Reproduce the material word for word, from its first line up to and including the line that contains "the window at the point at 331,188 →".

────

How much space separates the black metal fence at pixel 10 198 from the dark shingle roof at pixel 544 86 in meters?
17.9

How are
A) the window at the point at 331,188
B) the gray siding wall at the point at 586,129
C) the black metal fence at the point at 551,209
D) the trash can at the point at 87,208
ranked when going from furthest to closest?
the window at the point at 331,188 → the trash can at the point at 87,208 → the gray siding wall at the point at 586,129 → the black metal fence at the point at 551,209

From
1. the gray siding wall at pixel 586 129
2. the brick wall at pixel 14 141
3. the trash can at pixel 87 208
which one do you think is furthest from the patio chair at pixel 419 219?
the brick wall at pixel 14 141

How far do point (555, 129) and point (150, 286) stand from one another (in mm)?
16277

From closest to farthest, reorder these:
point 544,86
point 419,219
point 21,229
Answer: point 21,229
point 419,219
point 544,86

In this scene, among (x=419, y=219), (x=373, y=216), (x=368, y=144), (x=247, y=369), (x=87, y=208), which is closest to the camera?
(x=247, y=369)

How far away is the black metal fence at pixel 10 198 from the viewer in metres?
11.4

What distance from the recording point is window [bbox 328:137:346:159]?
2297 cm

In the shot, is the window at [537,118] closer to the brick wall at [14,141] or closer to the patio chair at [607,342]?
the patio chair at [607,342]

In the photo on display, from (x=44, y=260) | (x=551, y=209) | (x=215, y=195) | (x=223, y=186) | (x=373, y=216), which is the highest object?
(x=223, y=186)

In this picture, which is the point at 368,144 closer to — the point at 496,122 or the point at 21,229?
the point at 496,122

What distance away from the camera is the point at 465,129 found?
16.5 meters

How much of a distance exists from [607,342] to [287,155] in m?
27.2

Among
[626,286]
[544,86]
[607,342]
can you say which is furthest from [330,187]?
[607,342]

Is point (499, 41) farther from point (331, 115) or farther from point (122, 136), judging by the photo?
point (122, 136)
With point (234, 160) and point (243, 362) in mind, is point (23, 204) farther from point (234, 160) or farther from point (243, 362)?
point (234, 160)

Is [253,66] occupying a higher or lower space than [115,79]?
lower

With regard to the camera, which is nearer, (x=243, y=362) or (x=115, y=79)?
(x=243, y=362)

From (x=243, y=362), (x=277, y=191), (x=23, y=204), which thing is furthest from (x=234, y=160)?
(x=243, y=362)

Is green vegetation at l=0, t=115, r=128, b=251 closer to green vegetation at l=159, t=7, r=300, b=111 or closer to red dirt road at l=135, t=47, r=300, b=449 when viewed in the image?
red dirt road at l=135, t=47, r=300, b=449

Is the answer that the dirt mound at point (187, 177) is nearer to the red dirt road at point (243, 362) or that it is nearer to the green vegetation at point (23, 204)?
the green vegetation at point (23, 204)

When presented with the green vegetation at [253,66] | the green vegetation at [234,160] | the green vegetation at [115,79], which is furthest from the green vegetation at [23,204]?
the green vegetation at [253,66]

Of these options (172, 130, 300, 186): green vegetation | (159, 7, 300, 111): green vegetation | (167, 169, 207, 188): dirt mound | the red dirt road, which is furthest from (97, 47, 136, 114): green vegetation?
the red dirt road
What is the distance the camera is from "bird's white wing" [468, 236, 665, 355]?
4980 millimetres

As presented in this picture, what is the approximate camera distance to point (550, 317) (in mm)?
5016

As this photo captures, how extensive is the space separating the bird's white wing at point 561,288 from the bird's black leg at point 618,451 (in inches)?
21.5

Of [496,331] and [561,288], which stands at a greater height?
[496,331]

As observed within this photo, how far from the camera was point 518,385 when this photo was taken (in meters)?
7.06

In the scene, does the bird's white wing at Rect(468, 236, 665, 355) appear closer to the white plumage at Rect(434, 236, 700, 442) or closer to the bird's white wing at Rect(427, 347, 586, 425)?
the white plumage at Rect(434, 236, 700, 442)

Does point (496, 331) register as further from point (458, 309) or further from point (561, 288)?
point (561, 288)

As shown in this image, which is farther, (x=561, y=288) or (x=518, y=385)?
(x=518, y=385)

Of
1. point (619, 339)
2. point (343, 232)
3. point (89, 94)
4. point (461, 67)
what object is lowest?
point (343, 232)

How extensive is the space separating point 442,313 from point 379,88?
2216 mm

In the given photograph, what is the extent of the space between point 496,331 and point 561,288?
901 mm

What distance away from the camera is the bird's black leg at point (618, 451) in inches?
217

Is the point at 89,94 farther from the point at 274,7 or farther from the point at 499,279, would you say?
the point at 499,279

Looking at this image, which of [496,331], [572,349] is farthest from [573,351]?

────

REPLY TO THE EXERCISE
How much space separates the black metal fence at pixel 10 198 from the dark shingle roof at pixel 544 86 in meters?
17.9

How are
A) the window at the point at 331,188
B) the gray siding wall at the point at 586,129
C) the black metal fence at the point at 551,209
D) the trash can at the point at 87,208
ranked when going from furthest to closest?
the window at the point at 331,188 → the trash can at the point at 87,208 → the gray siding wall at the point at 586,129 → the black metal fence at the point at 551,209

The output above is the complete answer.